MSHA concluded that the incident occurred because the driver lost control of the overloaded truck and received his fatal injuries when he exited the cab, and that the truck was equipped with inadequate brakes.

“Both the mine operator, Premier Elkhorn Coal Company, and the contractor, Trivette Trucking, were aware that trucks were routinely overloaded and did not act to stop this practice. Also, Trivette Trucking and Premier Elkhorn failed to provide effective oversight to assure that safety defects were identified during scheduled periodic in-depth maintenance was performed, and defects were corrected before the equipment was used.”

In its root cause analysis, federal regulators cited missing procedures by Trivette Trucking to ensure all trucks received adequate maintenance and safety defect inspections, finding that the company only monitored oil changes and lubrications.

Additionally, Premier Elkhorn did not fulfill its responsibility to ensure proper truck maintenance.

To correct the issue, MSHA ordered a revised policy be established to ensure proper maintenance and to document and monitor the maintenance program.

Premier Elkhorn has also instituted a new policy involving random contractor-operated truck inspections.

To rectify the overloading issue, the companies provided training to drivers regarding the hazards of exceeding GVW and instructed operators not to haul when overloaded.

Premier Elkhorn Coal’s PE Southern Pike County mine is owned by TECO Energy.
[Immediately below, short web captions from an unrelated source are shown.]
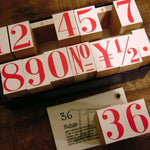 Big Number Rubber Stamp Set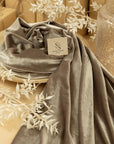 Rich - Dark Taupe Stretch Velvet Fabric - Soft 4-Way Velour with Neutral Richness for Upholstery, Suits, Curtains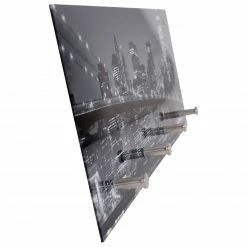 Glasgarderobe - NEW YORK - grau-schwarz - 4 Haken -Flur & Diele Verkaufsgeschäft 2728003600 02 1600Wx1600H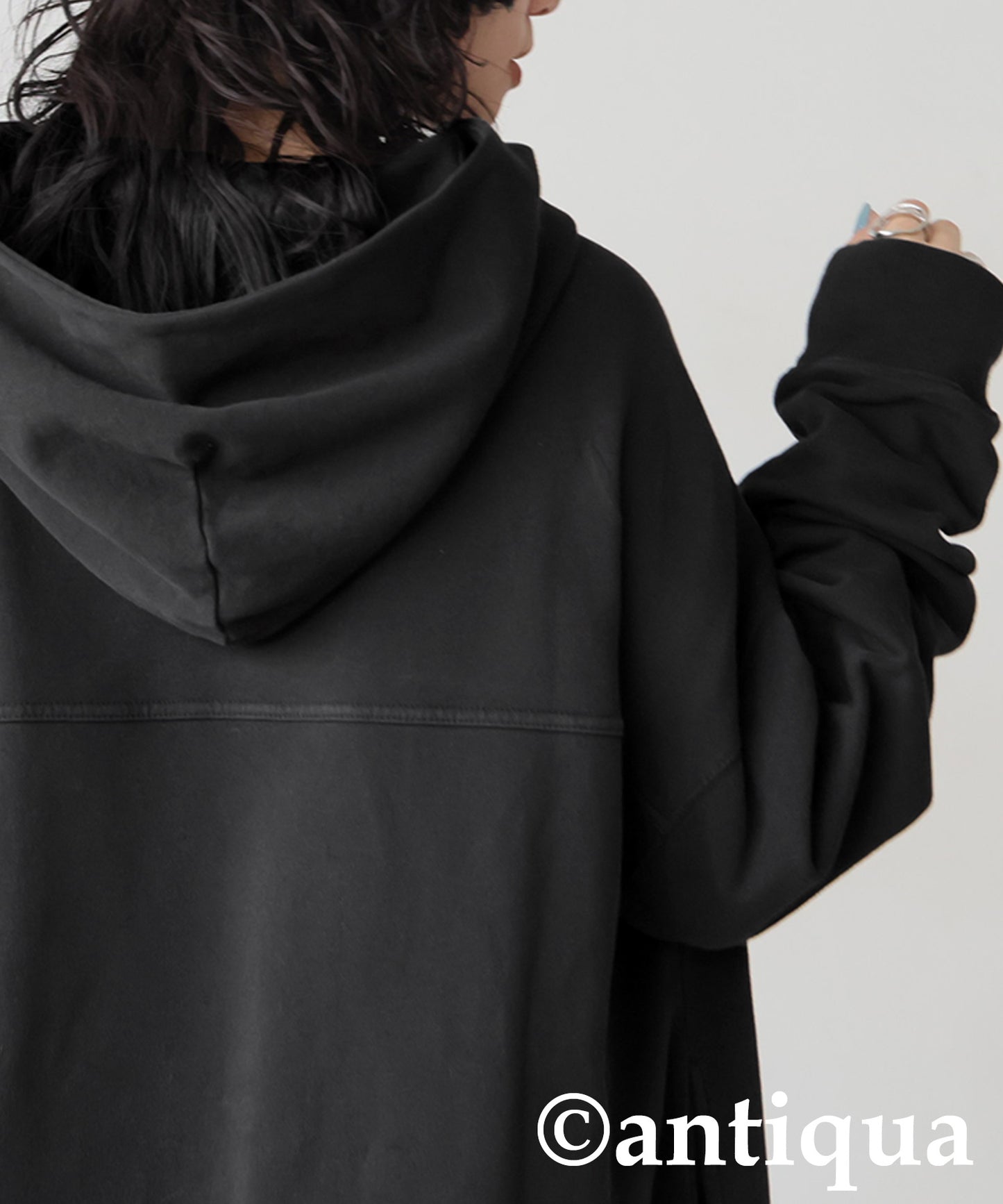 Hooded Long Dress Ladies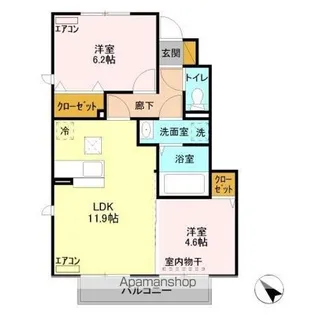 アネモス A【1階】の間取り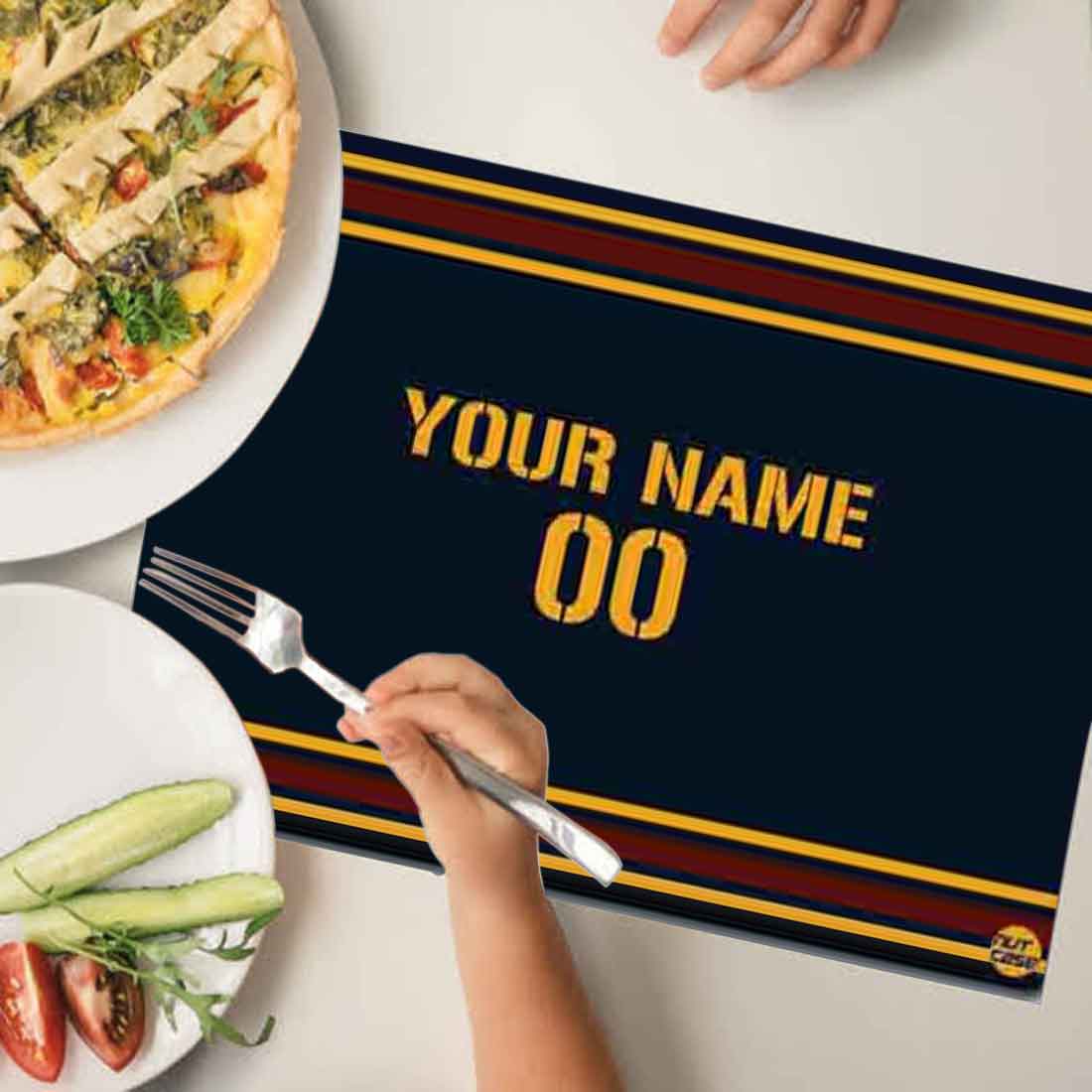 Personalized Fabric Table Mats For Kids - Name Title - Image 3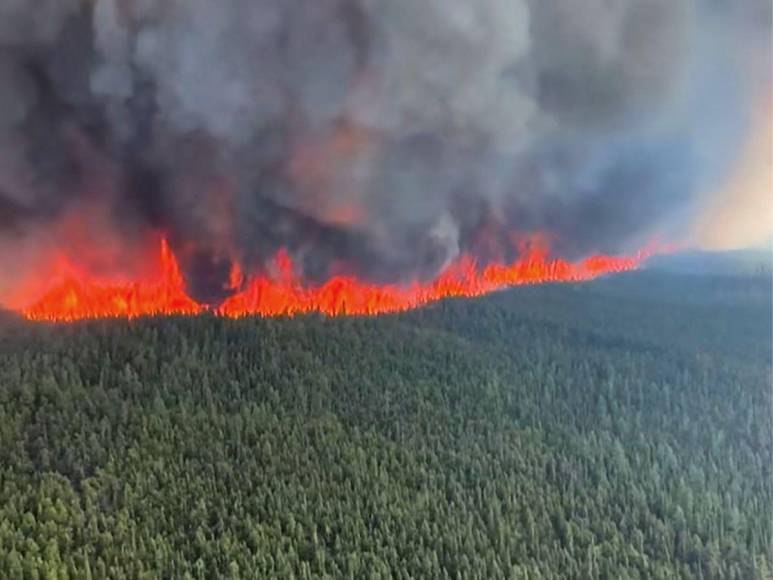 Humo de los incendios en Canadá ya llegó hasta Noruega (FOTOS)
The bituminous operation primarily performs contour mining.

Trivette Trucking is one of the independent contractors that hauls coal from the site.

The last regular safety and health inspection of the mine prior to the accident was completed on November 17, 2009.

The operation’s non fatal days lost injury incidence rate for 2009 was 0.00, versus the national NFDL average of 4.16; the NFDL injury incidence rate for Trivette in 2009 was 0.00, compared to the 2.48 national average.